Vor der Haustür erwartete uns eine hochgewachsene, kräftige Frau mit langen, weißen Zöpfen. Sie war mit einer hellblauen Mönchskutte bekleidet. An einer silbernen Schnur um ihre Mitte trug sie einen Dolch und eine kleine Sichel. Auf ihrer Stirn prangte eine ungewöhnliche Tätowierung, ein silberner Vollmond eingebettet in die Höhlung eines blauen Halbmondes.
„Im Namen der Göttin, seid willkommen“, rief sie uns zu und bedeutete uns abzusteigen. Morbidia sprang vom Pferd. „Danke Darvina.“ Sie umarmte die Frau. Das also war Darvina, eine Hexe. Ich kam mir entsetzlich kindisch vor, wenn ich an die letzten angstvollen Stunden dachte.

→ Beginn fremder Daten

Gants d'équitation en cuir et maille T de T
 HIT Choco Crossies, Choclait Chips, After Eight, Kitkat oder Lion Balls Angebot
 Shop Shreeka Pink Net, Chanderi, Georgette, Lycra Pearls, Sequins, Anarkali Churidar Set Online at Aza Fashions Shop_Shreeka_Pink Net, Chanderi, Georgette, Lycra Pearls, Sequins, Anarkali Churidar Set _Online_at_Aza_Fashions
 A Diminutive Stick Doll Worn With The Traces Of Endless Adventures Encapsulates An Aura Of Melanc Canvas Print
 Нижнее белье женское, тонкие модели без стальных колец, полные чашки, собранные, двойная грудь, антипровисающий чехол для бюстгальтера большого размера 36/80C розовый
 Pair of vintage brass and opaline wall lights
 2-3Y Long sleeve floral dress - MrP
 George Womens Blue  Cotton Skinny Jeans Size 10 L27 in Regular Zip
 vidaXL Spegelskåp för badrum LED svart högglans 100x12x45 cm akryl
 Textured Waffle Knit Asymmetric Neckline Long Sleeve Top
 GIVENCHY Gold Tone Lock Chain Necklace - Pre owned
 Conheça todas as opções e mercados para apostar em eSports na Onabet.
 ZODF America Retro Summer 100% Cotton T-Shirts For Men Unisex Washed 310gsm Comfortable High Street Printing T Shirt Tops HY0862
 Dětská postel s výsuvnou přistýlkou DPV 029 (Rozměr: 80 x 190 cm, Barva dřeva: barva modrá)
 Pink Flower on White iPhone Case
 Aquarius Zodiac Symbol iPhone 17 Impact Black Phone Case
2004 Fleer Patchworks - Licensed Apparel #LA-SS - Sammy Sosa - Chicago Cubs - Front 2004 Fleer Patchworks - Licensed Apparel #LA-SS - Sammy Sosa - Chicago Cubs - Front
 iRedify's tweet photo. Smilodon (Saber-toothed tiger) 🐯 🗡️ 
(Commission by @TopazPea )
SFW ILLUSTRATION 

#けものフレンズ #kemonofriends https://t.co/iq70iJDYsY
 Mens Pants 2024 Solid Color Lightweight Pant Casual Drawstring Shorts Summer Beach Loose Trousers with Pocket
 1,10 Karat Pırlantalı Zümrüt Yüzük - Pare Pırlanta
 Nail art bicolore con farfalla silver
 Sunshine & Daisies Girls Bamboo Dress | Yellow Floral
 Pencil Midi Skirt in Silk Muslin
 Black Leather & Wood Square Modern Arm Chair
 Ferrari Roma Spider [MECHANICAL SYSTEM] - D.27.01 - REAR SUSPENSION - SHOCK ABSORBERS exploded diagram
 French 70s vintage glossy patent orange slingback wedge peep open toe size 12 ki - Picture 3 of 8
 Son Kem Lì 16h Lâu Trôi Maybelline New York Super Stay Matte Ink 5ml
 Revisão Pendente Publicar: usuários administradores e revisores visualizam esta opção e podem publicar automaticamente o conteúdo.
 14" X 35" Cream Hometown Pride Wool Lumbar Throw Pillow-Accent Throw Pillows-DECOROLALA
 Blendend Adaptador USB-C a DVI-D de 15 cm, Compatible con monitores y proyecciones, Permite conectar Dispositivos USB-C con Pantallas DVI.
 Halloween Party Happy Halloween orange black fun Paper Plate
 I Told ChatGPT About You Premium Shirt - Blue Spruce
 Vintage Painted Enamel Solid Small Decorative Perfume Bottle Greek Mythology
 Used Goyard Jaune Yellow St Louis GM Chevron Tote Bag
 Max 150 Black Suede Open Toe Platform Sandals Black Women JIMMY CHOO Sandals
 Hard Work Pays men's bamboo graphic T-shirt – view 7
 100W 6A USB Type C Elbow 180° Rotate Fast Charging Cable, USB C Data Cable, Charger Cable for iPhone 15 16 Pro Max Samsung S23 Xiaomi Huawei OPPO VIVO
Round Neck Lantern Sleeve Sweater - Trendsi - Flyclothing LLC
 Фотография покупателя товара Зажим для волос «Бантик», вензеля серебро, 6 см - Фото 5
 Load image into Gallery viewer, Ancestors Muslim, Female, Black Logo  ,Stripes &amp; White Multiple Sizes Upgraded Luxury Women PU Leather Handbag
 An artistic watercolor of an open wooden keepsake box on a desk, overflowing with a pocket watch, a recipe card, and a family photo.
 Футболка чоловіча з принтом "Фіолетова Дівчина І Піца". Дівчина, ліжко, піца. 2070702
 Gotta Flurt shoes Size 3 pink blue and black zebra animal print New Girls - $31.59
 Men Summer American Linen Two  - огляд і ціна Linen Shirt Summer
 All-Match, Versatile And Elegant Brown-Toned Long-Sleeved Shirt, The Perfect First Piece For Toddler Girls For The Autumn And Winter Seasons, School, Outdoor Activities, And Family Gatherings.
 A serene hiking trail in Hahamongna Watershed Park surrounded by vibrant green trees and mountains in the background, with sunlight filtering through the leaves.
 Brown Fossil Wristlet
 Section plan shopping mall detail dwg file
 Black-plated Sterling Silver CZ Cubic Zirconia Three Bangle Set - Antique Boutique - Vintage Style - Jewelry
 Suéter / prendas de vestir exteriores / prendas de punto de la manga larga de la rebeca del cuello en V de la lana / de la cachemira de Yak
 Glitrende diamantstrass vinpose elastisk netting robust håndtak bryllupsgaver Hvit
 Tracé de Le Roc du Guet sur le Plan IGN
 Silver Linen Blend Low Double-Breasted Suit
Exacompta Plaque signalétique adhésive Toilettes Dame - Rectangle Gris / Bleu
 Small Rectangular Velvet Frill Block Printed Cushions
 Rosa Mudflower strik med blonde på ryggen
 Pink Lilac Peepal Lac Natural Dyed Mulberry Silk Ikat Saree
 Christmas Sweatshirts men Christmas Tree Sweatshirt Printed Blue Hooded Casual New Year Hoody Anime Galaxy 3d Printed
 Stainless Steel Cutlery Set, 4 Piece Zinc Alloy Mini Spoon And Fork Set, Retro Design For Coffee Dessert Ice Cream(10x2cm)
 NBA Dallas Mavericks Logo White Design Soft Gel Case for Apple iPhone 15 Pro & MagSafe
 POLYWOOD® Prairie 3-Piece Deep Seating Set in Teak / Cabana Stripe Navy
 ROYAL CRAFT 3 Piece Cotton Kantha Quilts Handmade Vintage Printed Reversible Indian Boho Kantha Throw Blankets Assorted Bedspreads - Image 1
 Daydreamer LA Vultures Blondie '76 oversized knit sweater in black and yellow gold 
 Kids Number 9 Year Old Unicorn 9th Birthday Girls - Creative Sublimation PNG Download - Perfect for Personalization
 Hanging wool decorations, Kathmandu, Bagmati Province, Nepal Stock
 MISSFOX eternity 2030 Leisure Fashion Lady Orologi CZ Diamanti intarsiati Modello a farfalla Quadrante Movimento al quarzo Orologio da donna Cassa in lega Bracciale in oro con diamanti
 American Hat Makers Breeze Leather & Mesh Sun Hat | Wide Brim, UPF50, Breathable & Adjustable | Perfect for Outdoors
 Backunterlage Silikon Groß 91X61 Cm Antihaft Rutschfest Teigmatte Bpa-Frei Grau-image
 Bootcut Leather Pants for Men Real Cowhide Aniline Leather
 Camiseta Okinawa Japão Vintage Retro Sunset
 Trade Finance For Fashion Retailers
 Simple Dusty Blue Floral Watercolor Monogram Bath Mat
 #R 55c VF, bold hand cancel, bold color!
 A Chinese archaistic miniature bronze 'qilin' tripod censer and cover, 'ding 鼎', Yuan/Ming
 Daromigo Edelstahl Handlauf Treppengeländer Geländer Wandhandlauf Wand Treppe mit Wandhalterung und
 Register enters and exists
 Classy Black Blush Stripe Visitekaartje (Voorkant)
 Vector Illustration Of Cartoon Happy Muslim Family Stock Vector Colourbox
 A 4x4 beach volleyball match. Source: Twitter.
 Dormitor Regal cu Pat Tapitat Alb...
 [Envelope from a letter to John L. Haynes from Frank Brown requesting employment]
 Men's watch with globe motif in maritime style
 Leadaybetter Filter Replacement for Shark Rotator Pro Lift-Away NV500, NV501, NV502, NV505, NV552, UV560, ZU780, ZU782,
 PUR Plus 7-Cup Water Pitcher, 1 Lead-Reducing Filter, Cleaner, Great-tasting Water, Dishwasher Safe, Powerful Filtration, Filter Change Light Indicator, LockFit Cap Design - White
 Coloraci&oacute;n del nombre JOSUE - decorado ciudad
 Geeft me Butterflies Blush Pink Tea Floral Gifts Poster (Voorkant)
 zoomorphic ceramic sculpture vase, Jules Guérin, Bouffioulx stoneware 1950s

„So, so, ihr hattet Angst vor uns“, lachte Darvina laut und herzlich. „Ausgerechnet. Wo wir doch allen Grund haben, uns seit Jahrhunderten vor euch Christenmenschen zu verstecken. Den edlen christlichen Glaubensbrüdern und –schwestern, zu denen gehört ihr doch, oder?“ „Nur halb und halb“. Morbidia blinzelte mir zu. Darvina jedoch schmunzelte, als sie Lotta dabei erwischte, wie diese schnell ein silbernes Kreuz im Halsausschnitt ihres Sweatshirts verschwinden ließ.
Darvina lud uns in ihr Häuschen ein. Ich wurde ein wenig neidisch, als ich das Innere sah. Eine solch anheimelnde Wohnküche hatte ich mir immer gewünscht. Der alte Emailherd mit dem Gestänge darüber, an dem Töpfe, Pfannen, Schöpfkellen und andere Küchengeräte an Fleischerhaken baumelten. Der massive Eichentisch, den ein Krug mit Wiesenblumen zierte. Der Boden aus dunklen Holzbalken, frisch gebohnert, nach Bienenwachs duftend. Kräuterbündel, die einen betörenden Geruch verströmten. Auf Regalen standen Töpfchen, Tiegelchen und Fläschchen, ihr Inhalt so fremdartig wie diese Welt.